CONSIGNE DE TRAVAIL. D'après le passage cité, quel taux de réinsertion l'association a-t-elle atteint pour l'année 2007 ?

PASSAGE CITÉ.
Le taux de performance obtenu par cette association est estimé, malgré la difficulté d’appliquer des critères d’évaluation, à plus de 50 % en matière de réinsertion – au lieu de 20 % en règle générale –, et même très exactement à 59 % pour l’année 2007.
Nous nous sommes donc interrogés sur ce qui pouvait différencier cette structure associative pour l’insertion des autres structures ayant la même finalité, mais sans être aussi efficaces.
Il est apparu que trois paramètres originaux faisaient sa singularité : une charte de qualité, une association d’employeurs et une mutualisation des financements.
La charte de qualité, tout d’abord, est signée entre l’employeur, l’ANPE et le bénéficiaire du contrat aidé, en pleine conformité prémonitoire avec votre projet de loi. (Sourires.)
C’est aussi et peut-être avant tout l’engagement de l’employeur à fournir l’accompagnement didactique – et non pédagogique, car on n’a pas ici affaire à des gamins – qui donnera droit à l’insertion professionnelle ultérieure. L’association d’employeurs est composée d’employeurs volontaires et cotisants, à raison de 90 euros par contrat et par an. Surtout, elle contribue à la performance, car elle utilise les réseaux de l’employeur et les services du pôle emploi pour l’insertion.
Enfin, troisième paramètre, la mutualisation des financements est « le carburant pour faire tourner le moteur ».
Sur 100 euros perçus par l’association d’employeurs, 25 euros proviennent de la dotation habituelle de l’État, 37 euros des adhésions d’employeurs, 25 euros des apports financiers du Fonds social européen et 13 euros d’autres co-financeurs volontaires, dont certaines collectivités locales. Au total, pour 1 euro versé par l’État, l’association d’employeurs réussit à trouver 3 euros supplémentaires pour remplir sa mission : 4 pour 1, n’est-ce pas du bon boulot ? (Sourires sur les travées de l’UMP.)
À l’arrivée, grâce à cette trilogie originale, ce n’est pas un salarié sur cinq, comme c’est trop souvent le cas, mais un salarié sur deux qui bénéficie d’une véritable insertion professionnelle lui ouvrant droit à une nouvelle perspective de vie.
Au moment où vous nous proposez, monsieur le haut-commissaire, ce contrat unique d’insertion que nous avons appelé de nos vœux, il serait vraiment dommage de ne pas imprimer dans ses modes d’applications à venir – lors de la rédaction des décrets, par exemple – la marque des expériences qui ont déjà fait la démonstration de leur efficacité sur le terrain, sans occasionner de surcoût pour l’État, et de ne pas y mêler ce qui est la quintessence même de la vie associative afin de résoudre une problématique terriblement humaine et fondamentale pour notre société.

EXTRAIT DES DONNÉES.
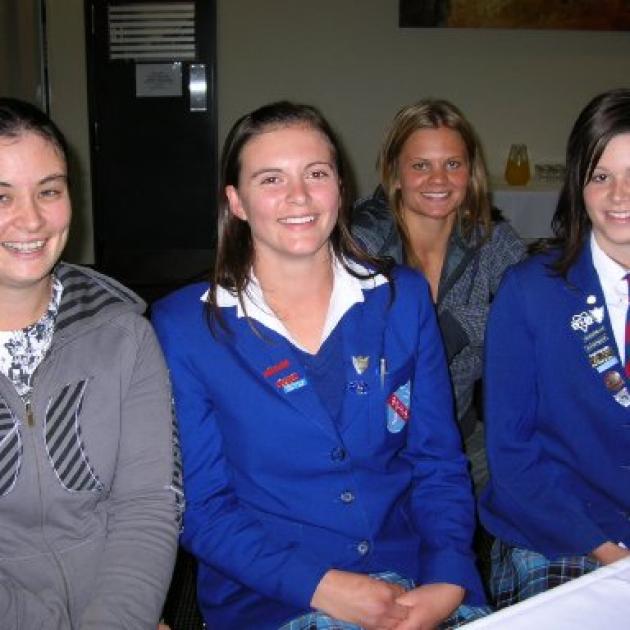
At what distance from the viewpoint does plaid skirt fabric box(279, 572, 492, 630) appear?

RÉPONSE AU PROBLÈME. 59 %.